- **本文**:
/---

そして対人戦で禁止制限を変える・無視することは一切できない
ランダムマッチやランクマッチなら当然であるが、フレンド同士のデュエルや本体を持ち寄ってのローカルマッチですら禁止制限に準拠しなければいけない
このため、キーカードが禁止・制限になっているデッキをフレンド間で楽しむようなことは出来ない

ストーリークリアかCPUのドロップとしてそのキャラクターのデッキレシピが貰えるのだが、半分以上がデフォルトで何らかの禁止制限に引っかかるお粗末なもの。
原作での切り札が禁止になってしまっているイシズやプレイメーカー、原作の時点で制限を完全無視していたレアハンターはともかく、発売時点で既に日本・海外両方で禁止・制限カードになっていた汎用カードを複数積んでいるデッキがほとんど。
挙句の果てに最初に支給されるデッキすら禁止制限を無視している。特にシンクロとペンデュラムの禁止カードはデッキと特別相性がいいわけでもなく単純なパワーカードでもない、なぜ存在しているのかわからないレベル。


●キャラゲーとしての問題
約3000円という低価格ゆえに仕方ないともいえるのだがキャラCGやキャラボイスは一切無い。カットインや掛け合いも無い。デュエル中のキャラクターはただ顔アイコンが表示されているだけである。前述のとおり切り札級モンスターには専用ムービーがあるのだが現行シリーズのメインキャラの切り札に無く、序盤で数回出ただけのカードに用意されているなど選考基準には少し謎がある。

\---

- **学習資料**:
/---

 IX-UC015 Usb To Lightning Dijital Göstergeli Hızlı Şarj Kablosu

\---
/---

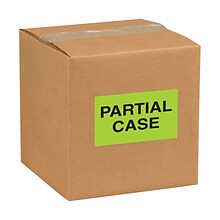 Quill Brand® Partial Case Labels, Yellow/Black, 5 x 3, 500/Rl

\---

- **課題**:
本文に基づいて、次の問いに答えよ。
1. フレンド同士のデュエルやローカルマッチでは、禁止制限をどう扱わなければならないか。
2. このゲームの価格はおよそいくらか。
3. デュエル中のキャラクターはどのように表示されるか。

- **解答**:
1. 禁止制限に準拠しなければならない。
2. 約3000円。
3. 顔アイコンが表示されているだけである。